Not Even Web Retailers Will Be Exempt From the Aftereffects of Katrina

By BOB TEDESCHI September 5, 2005

AS the Gulf Coast reels from Katrina's devastation, online businesses are struggling to gauge the impact of the possible loss of half a million prospective customers for weeks or months.

"This is a tough one, because it is a big market," said Patti Freeman Evans, an analyst with Jupiter Research, an Internet consulting firm. "You can't get goods in there, and people aren't in their homes anyway, so there's not much companies can do."

According to comScore Networks, an Internet research and consulting firm, 860,000 people, on average, surfed the Web from their homes or offices in New Orleans and the Mississippi towns of Biloxi and Gulfport each day in the week preceding the storm.

People who fled the Gulf Coast will no doubt find Internet access in their temporary homes, but few are likely to look on the Web for the necessities of life.
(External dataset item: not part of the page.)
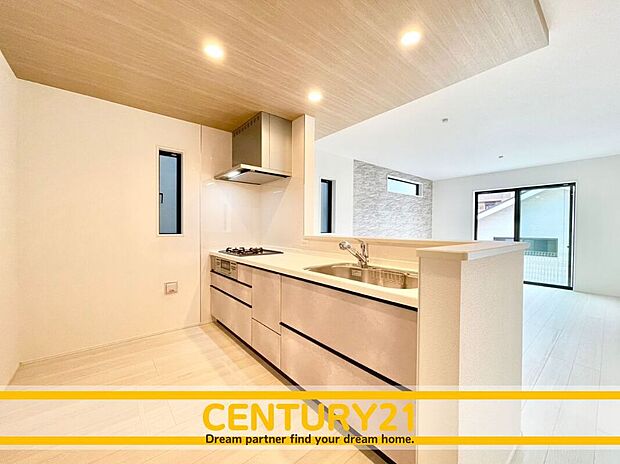 ◆現地写真◆
~「これから見れますか」とお気軽にお問合せ下さい~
Online travel agencies like Expedia, Travelocity and Orbitz are no doubt feeling the pinch more than most online retailers. Not only must they cope with a deluge of calls from customers who had booked trips to the Gulf Coast and now want their money back, they must also face up to the possibility of a slump in sales as some vacationers and business executives deterred from flying to New Orleans drop their travel plans altogether.